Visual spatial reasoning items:
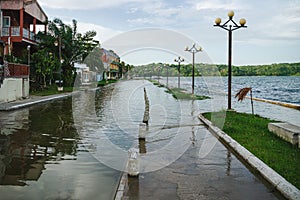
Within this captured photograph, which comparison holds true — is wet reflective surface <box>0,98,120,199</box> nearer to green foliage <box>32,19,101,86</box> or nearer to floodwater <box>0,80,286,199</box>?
floodwater <box>0,80,286,199</box>

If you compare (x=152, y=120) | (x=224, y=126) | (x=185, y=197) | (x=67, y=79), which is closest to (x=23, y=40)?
(x=67, y=79)

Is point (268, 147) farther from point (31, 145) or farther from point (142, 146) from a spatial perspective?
point (31, 145)

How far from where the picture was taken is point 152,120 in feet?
50.6

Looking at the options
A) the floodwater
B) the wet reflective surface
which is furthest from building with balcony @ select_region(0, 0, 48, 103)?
the wet reflective surface

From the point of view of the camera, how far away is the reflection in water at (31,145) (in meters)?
6.94

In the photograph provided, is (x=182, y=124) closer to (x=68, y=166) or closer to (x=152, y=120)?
(x=152, y=120)

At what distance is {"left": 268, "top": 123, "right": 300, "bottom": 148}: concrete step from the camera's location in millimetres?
9164

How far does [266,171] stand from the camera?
6625 millimetres

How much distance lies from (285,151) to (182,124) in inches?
243

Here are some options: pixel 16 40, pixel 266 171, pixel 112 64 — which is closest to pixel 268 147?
pixel 266 171

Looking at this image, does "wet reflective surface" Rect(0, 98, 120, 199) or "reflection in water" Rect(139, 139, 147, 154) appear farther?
"reflection in water" Rect(139, 139, 147, 154)

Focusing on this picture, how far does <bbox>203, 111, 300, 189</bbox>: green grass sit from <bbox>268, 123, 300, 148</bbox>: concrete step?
131mm

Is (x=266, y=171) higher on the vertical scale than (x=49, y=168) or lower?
higher

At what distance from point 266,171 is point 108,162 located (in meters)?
3.43
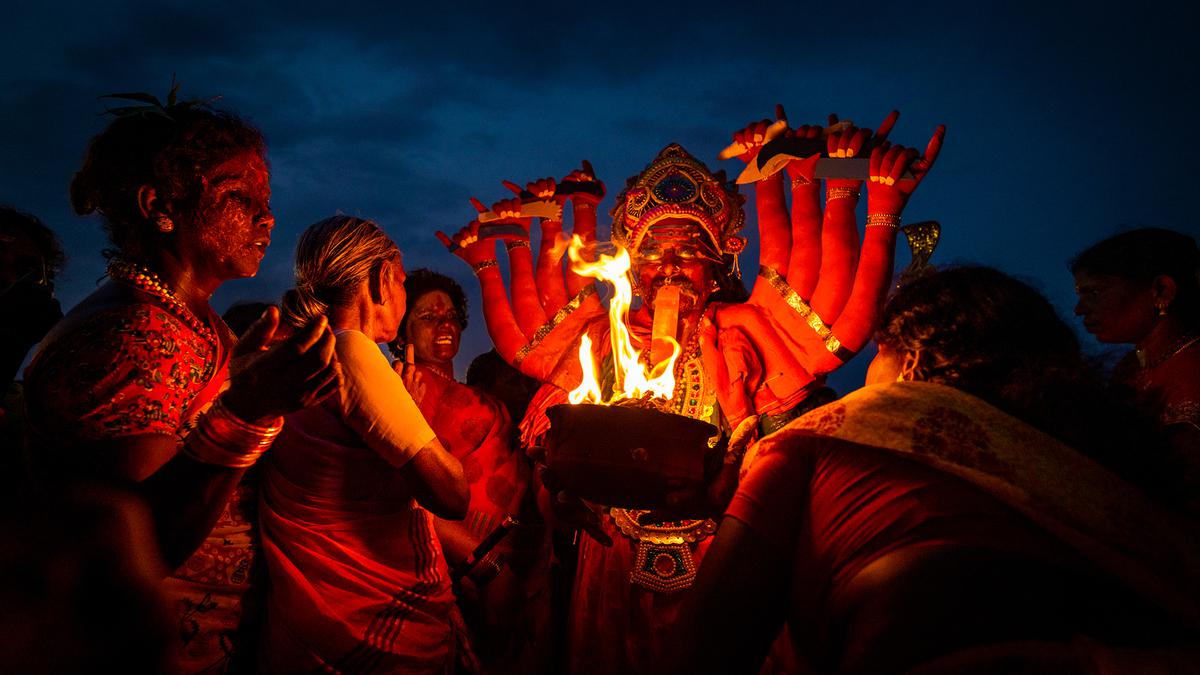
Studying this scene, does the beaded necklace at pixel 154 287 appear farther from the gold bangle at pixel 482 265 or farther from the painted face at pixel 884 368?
the gold bangle at pixel 482 265

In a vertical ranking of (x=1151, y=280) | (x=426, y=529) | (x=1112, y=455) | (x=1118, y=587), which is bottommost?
(x=426, y=529)

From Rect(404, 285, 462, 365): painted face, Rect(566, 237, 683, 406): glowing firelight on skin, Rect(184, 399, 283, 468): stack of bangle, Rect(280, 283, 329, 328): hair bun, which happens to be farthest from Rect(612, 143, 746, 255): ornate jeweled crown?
Rect(184, 399, 283, 468): stack of bangle

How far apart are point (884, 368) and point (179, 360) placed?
236cm

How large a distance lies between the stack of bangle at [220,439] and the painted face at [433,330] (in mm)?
3380

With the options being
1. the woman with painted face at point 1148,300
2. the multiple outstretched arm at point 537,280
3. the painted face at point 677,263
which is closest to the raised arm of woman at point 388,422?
the multiple outstretched arm at point 537,280

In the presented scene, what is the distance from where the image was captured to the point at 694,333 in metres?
4.45

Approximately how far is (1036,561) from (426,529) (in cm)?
241

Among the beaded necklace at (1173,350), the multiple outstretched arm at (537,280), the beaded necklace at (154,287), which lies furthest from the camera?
the multiple outstretched arm at (537,280)

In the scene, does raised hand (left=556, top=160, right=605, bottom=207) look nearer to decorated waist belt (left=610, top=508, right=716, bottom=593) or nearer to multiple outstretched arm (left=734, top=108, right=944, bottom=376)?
multiple outstretched arm (left=734, top=108, right=944, bottom=376)

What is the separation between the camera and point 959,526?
1.67m

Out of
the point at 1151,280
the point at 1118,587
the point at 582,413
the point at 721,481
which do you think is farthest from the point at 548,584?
the point at 1151,280

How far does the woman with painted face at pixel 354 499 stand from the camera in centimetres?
265

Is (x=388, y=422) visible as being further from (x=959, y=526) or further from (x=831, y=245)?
(x=831, y=245)

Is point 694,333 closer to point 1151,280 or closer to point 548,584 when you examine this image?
point 548,584
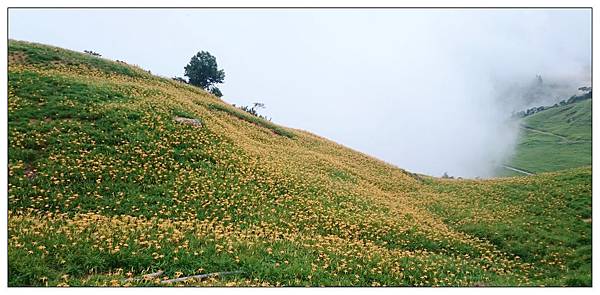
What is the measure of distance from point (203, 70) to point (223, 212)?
5009cm

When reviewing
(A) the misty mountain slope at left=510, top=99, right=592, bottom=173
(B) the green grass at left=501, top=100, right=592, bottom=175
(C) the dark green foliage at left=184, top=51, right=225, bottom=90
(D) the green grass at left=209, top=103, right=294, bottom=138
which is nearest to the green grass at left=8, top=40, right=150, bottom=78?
(D) the green grass at left=209, top=103, right=294, bottom=138

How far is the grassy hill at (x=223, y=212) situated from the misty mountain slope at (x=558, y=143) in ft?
308

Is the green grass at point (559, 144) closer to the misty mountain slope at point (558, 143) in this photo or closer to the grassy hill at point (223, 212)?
the misty mountain slope at point (558, 143)

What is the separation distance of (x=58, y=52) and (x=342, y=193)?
30.1 m

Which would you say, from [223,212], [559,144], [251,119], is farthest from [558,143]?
[223,212]

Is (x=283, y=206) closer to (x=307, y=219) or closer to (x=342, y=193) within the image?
(x=307, y=219)

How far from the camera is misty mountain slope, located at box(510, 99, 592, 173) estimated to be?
118 meters

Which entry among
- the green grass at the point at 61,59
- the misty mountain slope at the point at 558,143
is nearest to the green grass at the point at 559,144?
the misty mountain slope at the point at 558,143

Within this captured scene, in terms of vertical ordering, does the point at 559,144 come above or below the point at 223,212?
above

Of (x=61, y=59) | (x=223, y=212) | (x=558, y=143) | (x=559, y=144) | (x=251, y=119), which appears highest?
(x=61, y=59)

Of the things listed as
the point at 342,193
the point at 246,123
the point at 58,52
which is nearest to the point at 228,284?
the point at 342,193

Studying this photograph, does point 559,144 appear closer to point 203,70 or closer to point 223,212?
point 203,70

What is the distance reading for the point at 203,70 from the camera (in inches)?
2479

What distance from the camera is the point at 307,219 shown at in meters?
17.3
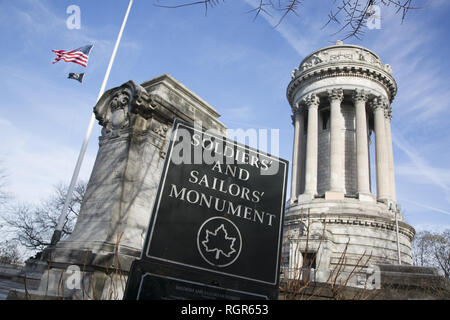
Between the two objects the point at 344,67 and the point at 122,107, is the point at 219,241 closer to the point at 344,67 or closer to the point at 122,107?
the point at 122,107

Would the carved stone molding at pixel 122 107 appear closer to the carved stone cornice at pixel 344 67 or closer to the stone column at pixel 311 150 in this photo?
the stone column at pixel 311 150

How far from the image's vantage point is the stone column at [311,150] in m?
26.7

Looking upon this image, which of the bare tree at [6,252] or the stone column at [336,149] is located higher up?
the stone column at [336,149]

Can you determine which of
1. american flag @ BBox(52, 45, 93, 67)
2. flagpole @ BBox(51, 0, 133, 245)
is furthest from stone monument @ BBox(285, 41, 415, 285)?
american flag @ BBox(52, 45, 93, 67)

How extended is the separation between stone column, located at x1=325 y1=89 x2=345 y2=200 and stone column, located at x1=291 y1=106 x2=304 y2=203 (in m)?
4.04

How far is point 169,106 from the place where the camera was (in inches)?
210

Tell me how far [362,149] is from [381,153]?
2.52 metres

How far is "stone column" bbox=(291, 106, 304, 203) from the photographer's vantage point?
98.2 ft

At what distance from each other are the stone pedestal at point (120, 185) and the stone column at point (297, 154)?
24869mm

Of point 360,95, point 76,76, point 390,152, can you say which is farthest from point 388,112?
A: point 76,76

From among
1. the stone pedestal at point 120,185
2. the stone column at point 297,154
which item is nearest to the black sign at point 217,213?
the stone pedestal at point 120,185

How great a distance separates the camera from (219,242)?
2510 millimetres
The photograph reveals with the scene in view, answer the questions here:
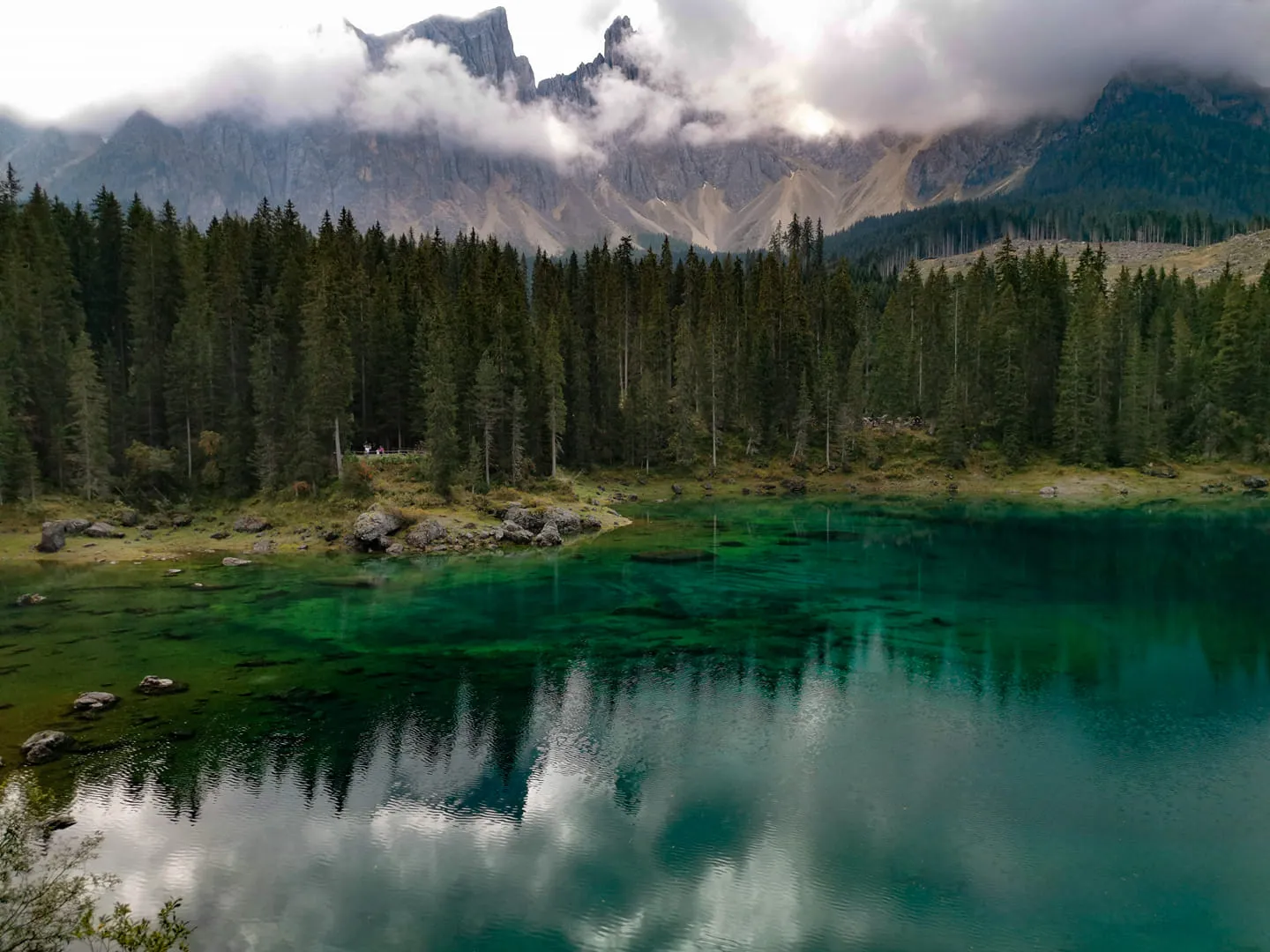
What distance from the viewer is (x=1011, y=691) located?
39.3m

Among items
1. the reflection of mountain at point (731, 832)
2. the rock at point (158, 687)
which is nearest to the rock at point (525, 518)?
the rock at point (158, 687)

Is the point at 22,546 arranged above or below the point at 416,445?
below

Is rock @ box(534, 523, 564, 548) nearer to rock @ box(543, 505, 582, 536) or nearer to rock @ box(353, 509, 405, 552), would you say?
rock @ box(543, 505, 582, 536)

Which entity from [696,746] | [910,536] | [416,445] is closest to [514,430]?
[416,445]

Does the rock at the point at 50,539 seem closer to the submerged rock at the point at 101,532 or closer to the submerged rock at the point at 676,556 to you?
the submerged rock at the point at 101,532

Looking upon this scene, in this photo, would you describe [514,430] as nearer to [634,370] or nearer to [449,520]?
[449,520]

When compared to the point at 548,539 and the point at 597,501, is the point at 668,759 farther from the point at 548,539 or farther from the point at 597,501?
the point at 597,501

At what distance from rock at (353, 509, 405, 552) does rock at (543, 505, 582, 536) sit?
54.1 feet

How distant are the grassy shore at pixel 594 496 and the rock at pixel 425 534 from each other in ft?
3.79

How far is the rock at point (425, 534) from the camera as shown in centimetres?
7569

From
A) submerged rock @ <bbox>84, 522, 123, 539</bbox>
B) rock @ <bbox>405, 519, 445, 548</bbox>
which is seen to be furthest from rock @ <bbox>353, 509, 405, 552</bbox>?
submerged rock @ <bbox>84, 522, 123, 539</bbox>

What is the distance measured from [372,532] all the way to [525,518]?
611 inches

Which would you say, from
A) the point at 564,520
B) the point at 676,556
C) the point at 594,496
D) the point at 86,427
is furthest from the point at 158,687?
the point at 594,496

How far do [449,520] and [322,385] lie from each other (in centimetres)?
1949
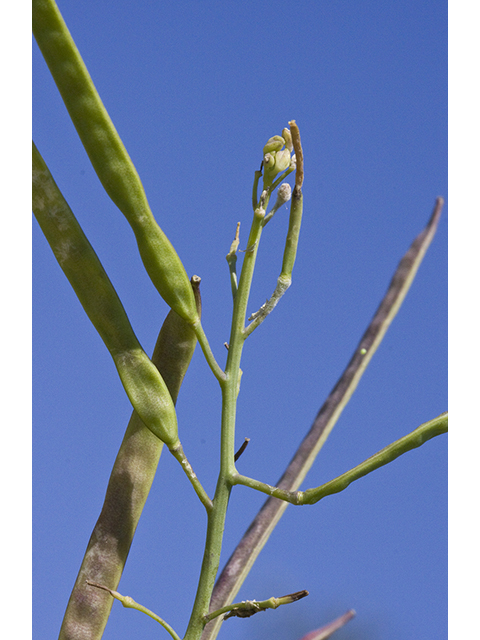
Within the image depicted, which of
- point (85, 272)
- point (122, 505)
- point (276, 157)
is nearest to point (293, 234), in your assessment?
point (276, 157)

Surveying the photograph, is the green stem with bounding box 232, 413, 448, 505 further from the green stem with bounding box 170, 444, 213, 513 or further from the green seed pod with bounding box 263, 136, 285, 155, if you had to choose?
the green seed pod with bounding box 263, 136, 285, 155

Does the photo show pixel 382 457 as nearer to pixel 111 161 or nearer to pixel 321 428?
pixel 321 428

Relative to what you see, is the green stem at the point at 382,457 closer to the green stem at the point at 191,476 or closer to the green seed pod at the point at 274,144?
the green stem at the point at 191,476

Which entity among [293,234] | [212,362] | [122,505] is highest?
[293,234]

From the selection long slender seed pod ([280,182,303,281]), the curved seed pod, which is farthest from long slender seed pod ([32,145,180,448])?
long slender seed pod ([280,182,303,281])

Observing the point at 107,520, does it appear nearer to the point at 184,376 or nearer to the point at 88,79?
the point at 184,376

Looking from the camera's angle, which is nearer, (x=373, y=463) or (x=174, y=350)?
(x=373, y=463)

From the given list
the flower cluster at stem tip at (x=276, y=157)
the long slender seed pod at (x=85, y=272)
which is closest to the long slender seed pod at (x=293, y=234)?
the flower cluster at stem tip at (x=276, y=157)
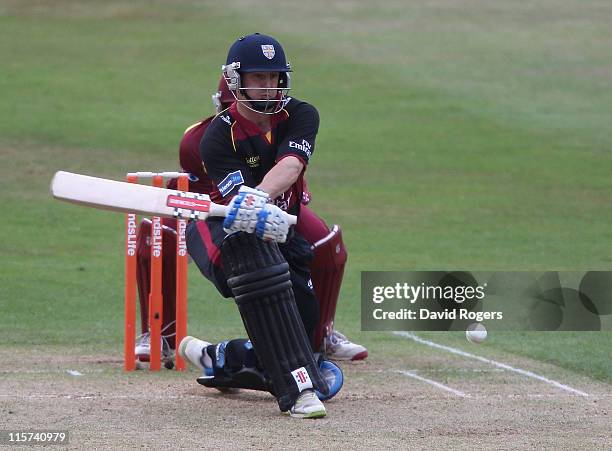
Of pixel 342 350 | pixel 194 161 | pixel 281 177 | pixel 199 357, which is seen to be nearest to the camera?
pixel 281 177

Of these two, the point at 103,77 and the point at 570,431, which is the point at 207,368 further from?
the point at 103,77

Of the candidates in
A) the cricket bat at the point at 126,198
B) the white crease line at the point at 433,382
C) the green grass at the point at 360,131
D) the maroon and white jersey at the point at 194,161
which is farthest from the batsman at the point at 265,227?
the green grass at the point at 360,131

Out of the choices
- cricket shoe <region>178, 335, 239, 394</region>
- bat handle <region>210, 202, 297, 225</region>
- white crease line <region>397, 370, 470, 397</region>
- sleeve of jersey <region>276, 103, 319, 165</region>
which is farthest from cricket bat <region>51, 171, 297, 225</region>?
white crease line <region>397, 370, 470, 397</region>

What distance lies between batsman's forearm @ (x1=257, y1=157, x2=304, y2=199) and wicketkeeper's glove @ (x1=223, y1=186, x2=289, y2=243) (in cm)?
27

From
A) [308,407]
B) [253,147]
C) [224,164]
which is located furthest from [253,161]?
[308,407]

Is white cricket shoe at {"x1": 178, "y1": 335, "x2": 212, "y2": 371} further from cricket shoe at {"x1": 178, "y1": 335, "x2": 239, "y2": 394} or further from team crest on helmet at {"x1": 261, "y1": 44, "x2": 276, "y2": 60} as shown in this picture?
team crest on helmet at {"x1": 261, "y1": 44, "x2": 276, "y2": 60}

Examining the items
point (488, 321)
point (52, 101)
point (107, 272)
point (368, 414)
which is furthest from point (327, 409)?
point (52, 101)

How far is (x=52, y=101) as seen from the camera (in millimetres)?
21141

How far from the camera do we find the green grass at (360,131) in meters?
11.3

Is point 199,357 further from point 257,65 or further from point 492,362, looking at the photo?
point 492,362

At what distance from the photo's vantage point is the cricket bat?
5.88 meters

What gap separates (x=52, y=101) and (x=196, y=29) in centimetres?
666

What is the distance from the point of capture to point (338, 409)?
6.18 metres

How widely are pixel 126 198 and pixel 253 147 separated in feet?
2.54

SHORT EXERCISE
Rewrite the lines from the one containing "What is the distance from the" through the end of the records, requests included, adding 27 to every distance value in the answers.

EXERCISE OUTPUT
What is the distance from the point of capture to point (338, 409)?
33.18 metres

How widely are pixel 126 198 and pixel 253 147 separated in feet?
29.54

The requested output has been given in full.